Oğuz, Taşoz adasının 110 km çevresine yayılan doğal güzellikleriyle öne çıkan bir ada olduğunu belirtti. Sahile yakın bir bölgede bulunan Marble Beach sahilinde yaptığı gözlemler sonucunda, adanın Türk işletmeciler tarafından işletildiğini fark etti. Türkiye’de benzer bir projeyi neden gerçekleştirmediği sorusuna yanıt arayan Oğuz, Türkiye’deki çeşitli kısıtlamalardan bahsederek özellikle zeytin kanununu örnek gösterdi. Turizm bölgelerinde madencilik faaliyetine izin verilmediğini ve doğayı koruma prensiplerinin öne çıktığını ifade etti.
Oğuz, Marble Beach’te çektiği bir fotoğraf üzerinden, ormanın içinden çıkarılan beyaz mermerin, zeytin ağaçları ve kumsalın bir araya geldiği ilginç bir manzarayı aktardı. Adadaki bir yatırımcı ile yapılan görüşmede, adanın 500 milyon dolarlık gelirinin turizmden elde edildiğini vurguladı.
Oğuz, çevrecilik anlayışının Yunanistan’da farklı algılandığını ve Türkiye’de benzer bir yaklaşımın nasıl sonuçlar doğuracağını düşündüğünü ifade etti.
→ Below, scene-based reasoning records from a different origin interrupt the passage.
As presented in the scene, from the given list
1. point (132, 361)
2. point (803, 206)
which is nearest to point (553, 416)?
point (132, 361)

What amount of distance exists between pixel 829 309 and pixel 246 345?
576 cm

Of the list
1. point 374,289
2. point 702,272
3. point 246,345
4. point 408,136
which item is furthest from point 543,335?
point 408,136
Yeterli denetim olmadan yapılan madencilik faaliyetlerinin çevreye zarar verebileceği konusundaki endişeleri paylaştı. Ayrıca, madencilerin çevre konusundaki endişelerini iletmek üzere TEMA ile görüşmek istediklerini ancak taleplerinin reddedildiğini belirterek, bu durumu çevre koruma ile madencilik arasındaki çelişki olarak değerlendirdi.
Oğuz, “Her türlü maden altımızda olsun ama hiçbir madenin çalışmasına izin vermeyelim” şeklindeki tutumun çevre konusundaki cehaletin bir yansıması olduğunu ve Türkiye’de çevre gerekçesiyle engellenen fırsatların da söylemlerinin olduğunu ifade etti.